The steel guitar arrived from Hawaii onto the US mainland in the early 20th century and its sound created a craze for Hawaiian music that lured travelers to the islands as the tourist industry formed. As the sonic icon of tropical tranquility from Hawaii, the electric steel guitar was taken into swing and country music on the mainland and then became the signature of country’s “hillbilly” sound. This sample sequence from our film in progress features a number of the “men of steel” who brought the steel guitar into country music; they played with numerous legendary singers from Hank Williams, Merle Haggard, Waylon Jennings, Willie Nelson, Johnny Cash and Patsy Cline, to musicians like Ringo Starr, Paul McCartney, George Harrison, Linda Ronstadt, James Taylor, Sting, and Elton John. In this scene, they recount the moment when the steel guitar redefined the sound of country music when pedals were added. The scene also flips over the steel guitar and follows its sound from its mechanical origins in the machinery of US military and aerospace industries toward a logical yet surprising direction.
In interviews not included in this scene, these pioneer steel players recount how the music industry promoted the steel guitar’s “voice” and used its “hillbilly” sound as an icon to distinguish and promote country music as a commodity. Steel guitar players were prominently featured as soloists by kicking off songs and using the steel’s voice to dialogue with vocalists, as Don Helms describes his playing to accompany Hank Williams. But when the music industry shifted its emphasis from live performances to selling recorded music in the late ‘50s to early 1960s, the industry promoted vocalists more heavily and diminished steel guitar’s prominence. Rather than playing a role as a musical “voice,” the steel was used for fills and blended into the background as “texture.”

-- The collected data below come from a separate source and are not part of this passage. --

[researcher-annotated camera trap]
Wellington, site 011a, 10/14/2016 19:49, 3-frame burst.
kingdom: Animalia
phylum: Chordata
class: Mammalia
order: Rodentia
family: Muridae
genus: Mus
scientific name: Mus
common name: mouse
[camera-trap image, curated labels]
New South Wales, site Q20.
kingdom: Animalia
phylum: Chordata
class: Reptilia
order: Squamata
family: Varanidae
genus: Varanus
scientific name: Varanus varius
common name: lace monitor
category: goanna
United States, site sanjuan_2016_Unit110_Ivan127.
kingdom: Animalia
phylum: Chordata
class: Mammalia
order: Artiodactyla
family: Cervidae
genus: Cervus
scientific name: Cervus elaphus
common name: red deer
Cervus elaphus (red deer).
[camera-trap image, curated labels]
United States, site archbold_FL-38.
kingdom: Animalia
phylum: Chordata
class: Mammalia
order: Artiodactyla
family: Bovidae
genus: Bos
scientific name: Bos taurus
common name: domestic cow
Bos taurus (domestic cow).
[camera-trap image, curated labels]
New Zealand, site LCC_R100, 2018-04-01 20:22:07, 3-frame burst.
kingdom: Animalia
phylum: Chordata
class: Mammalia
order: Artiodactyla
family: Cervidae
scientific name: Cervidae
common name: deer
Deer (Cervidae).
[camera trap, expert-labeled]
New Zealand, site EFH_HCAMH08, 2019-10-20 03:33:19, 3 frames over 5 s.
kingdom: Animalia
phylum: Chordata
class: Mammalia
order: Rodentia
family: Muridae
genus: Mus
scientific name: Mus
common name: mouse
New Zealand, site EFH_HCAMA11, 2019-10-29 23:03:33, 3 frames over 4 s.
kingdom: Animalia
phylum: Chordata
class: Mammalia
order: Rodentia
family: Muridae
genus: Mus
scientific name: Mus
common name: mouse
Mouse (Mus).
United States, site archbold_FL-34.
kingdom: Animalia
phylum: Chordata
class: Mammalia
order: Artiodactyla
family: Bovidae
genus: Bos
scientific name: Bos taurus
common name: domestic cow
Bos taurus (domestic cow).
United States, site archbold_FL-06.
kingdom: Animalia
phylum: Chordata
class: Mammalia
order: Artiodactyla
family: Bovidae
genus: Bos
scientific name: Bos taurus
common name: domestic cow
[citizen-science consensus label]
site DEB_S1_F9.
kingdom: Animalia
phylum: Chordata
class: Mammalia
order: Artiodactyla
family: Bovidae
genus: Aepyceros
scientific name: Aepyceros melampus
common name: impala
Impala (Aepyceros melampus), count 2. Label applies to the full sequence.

In many single records aimed at crossing over into popular markets, producers replaced the steel (and the fiddle) tracks with strings and a chorus in order to “de-hick” country music. By the late 1960s, however, the L.A. rock band The Byrds devoted their 1968 album Sweetheart of the Rodeo to a country sound and featured two top session players in L.A. and Nashville on steel guitar, including Lloyd Green who appears in this scene. By addressing country and rock audiences, Sweetheart sought to diminish cultural and political differences between the US south and north during the Vietnam War. Musically, the record opened country and steel guitar music to pop and rock artists such as the Rolling Stones, and back in Southern California, Buffalo Springfield, the Eagles, Linda Ronstadt, and Jackson Browne. The pedal steel guitar sound was used in many of the rock, pop and country radio hits well into the 1970s. Perhaps the most well-known steel guitar lick to this date is the one that kicks off Crosby, Stills, Nash and Young’s “Teach Your Children,” a song that was inspired by anti-war sentiment and belies its sonic origins in the machinery of the military industrial complex.